====== EXERCISE TEXT

Me again, with yet another question/rant about performance tuning.
Is there a CPU cost, as reported to profiler, when a read is physical
and not logical?
Boot up machine (workstation, XP, SQL2K sp0 yes I should upgrade it I
guess), start QA, start profiler, run big, fat query, takes 75 seconds
(including several recompiles), including 200k reads and 42 seconds of
CPU. The difference in time is presumably (and logically, from a cold
start) physical disk I/O.
Rerun query, runs in 26 seconds, no recompiles (cached?), but the CPU
is only 6 seconds.
Even if the compile-times all counted as CPU (does it?), that would
only be about 24 seconds, not enough to explain the earlier 42.
It sure seems like there is a correspondence between physical reads
and CPU time.
J.see inline
jxstern wrote:
> Me again, with yet another question/rant about performance tuning.
> Is there a CPU cost, as reported to profiler, when a read is physical
> and not logical?
The logical read is always there. The result of the physical read is
consumed through the data cache buffer.

============

→ **EXERCISE DETAILS**:
(a) In the post about SQL Server performance tuning, how long did the query take on its first run after booting the machine?
(b) How many seconds of CPU did the rerun of the query show?
(c) According to the reply, through what is the result of the physical read consumed?
The lines that come after this text have no connection to it.

====== DATASET SECTION

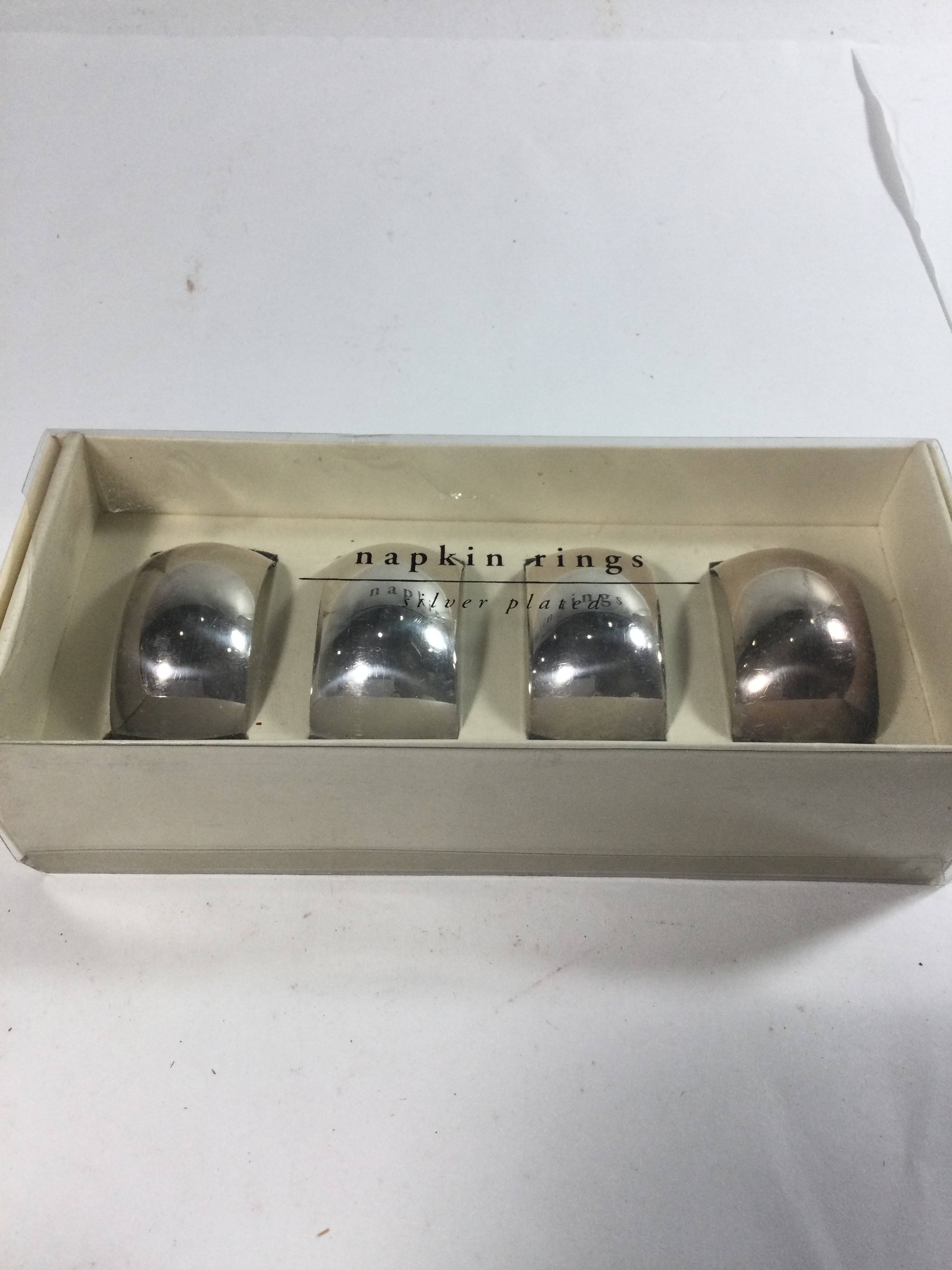 Four silver plated napkin rings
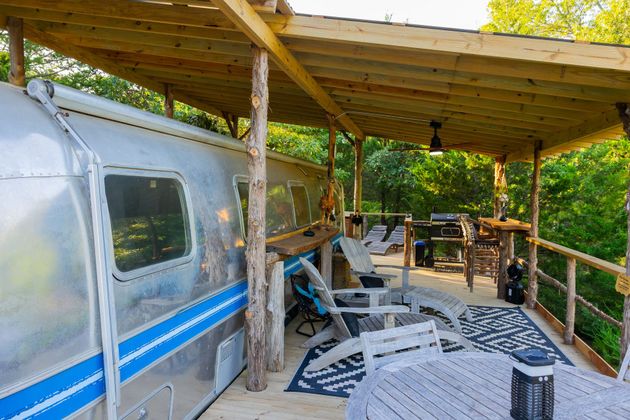 Covered outdoor deck beside a silver camper trailer with white chairs and wooden railing in a green forest setting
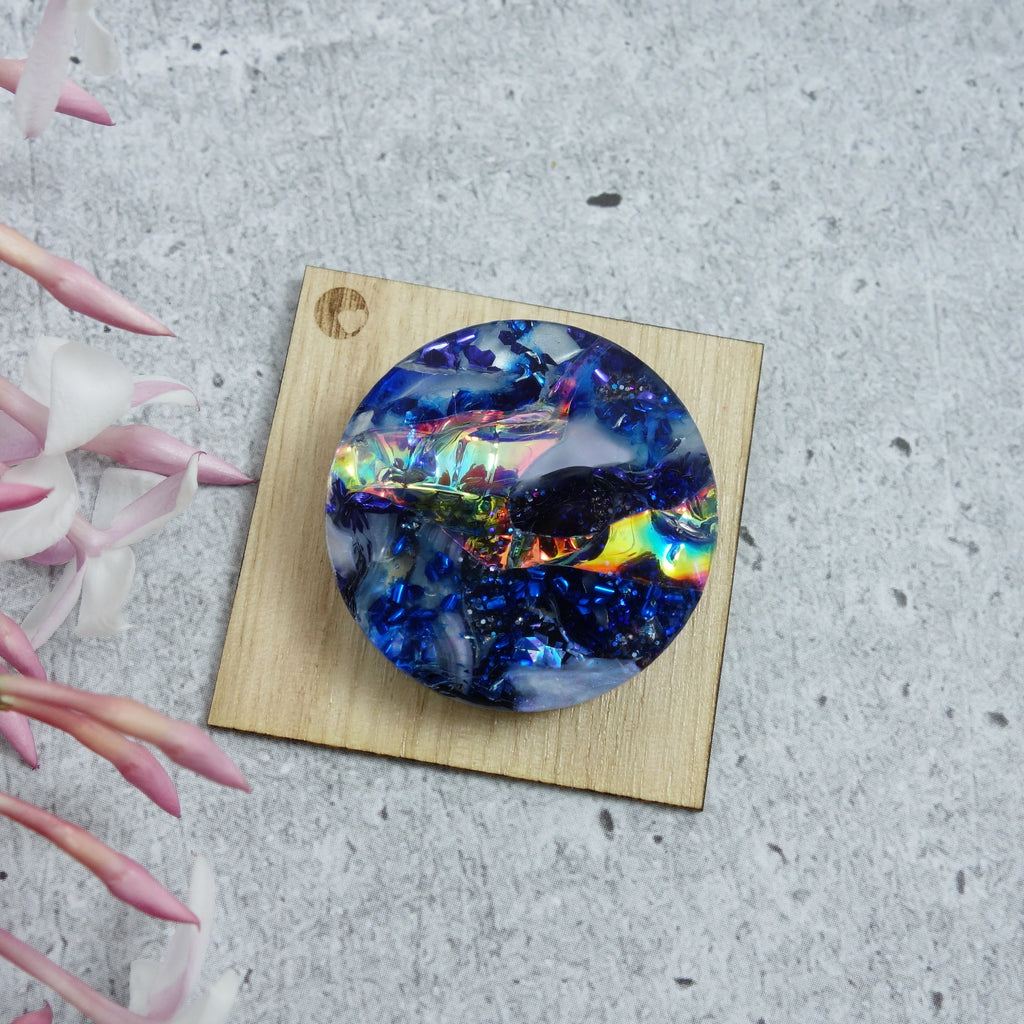 A round blue toned brooch made from melt pressed acrylic scraps.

============

→ **WRITTEN RESPONSE**:
(a) 75 seconds
(b) 6 seconds
(c) The data cache buffer